Not only does it take more skill to get a good job, but for those who are unable to raise their games, governments no longer can afford generous welfare support or cheap credit to be used to buy a home for nothing down — which created a lot of manual labor in construction and retail. Alas, for the 50 years after World War II, to be a president, mayor, governor or university president meant, more often than not, giving things away to people. Today, it means taking things away from people.

So let’s review: We are increasingly taking easy credit, routine work and government jobs and entitlements away from the middle class — at a time when it takes more skill to get and hold a decent job, at a time when citizens have more access to media to organize, protest and challenge authority and at a time when this same merger of globalization and I.T. is creating huge wages for people with global skills (or for those who learn to game the system and get access to money, monopolies or government contracts by being close to those in power) — thus widening income gaps and fueling resentments even more.

Should we despair, or try to find a silver lining in the positive aspects of creative destruction?

On a related note, 48% Think Spending Cuts Could Trigger Violence.

July 7, 2011

Middle management jobs will decline further

by Grace

If you’re hoping your college degree will earn you a spot on the track to middle management, read what Harvard economist Larry Katz said.

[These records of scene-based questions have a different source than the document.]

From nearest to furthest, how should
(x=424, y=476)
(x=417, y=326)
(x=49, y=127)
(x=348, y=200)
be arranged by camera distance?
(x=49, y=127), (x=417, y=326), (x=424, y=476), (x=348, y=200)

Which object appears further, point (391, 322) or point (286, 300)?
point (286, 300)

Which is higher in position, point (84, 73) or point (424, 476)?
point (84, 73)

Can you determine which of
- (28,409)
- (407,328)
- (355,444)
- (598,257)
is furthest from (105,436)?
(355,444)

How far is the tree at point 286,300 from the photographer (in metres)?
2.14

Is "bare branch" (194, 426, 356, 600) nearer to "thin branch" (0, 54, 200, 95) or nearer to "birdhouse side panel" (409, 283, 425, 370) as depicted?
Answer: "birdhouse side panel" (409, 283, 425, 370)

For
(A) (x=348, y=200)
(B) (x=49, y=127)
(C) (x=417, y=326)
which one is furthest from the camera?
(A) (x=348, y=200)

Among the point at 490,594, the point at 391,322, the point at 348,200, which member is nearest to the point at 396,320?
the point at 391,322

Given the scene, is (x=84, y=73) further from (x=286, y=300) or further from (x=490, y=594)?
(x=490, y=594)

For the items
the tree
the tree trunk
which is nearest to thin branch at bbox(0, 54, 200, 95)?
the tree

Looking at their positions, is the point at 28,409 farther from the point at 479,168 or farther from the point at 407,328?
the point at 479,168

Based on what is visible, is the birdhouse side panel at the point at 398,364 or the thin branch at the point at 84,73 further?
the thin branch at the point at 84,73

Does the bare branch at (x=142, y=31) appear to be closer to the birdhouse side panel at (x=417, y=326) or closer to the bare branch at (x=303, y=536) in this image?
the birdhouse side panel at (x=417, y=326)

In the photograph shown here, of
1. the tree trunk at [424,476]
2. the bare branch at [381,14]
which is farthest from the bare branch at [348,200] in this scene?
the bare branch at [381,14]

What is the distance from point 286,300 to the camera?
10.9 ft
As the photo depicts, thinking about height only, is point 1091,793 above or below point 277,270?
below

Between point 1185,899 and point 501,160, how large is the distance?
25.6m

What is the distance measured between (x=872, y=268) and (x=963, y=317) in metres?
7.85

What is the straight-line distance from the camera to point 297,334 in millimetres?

“A lot of traditional middle-class, upper-middle-class jobs have been disappearing. If you look at general managers and middle-management jobs, those are ones that have been in decline and will decline further,” he said.

While the article suggests that these types of jobs do not require a college degree, a quick scan of job listings indicates otherwise.

Medical diagnostic work such as radiology is another job category that will experience decline in the U.S.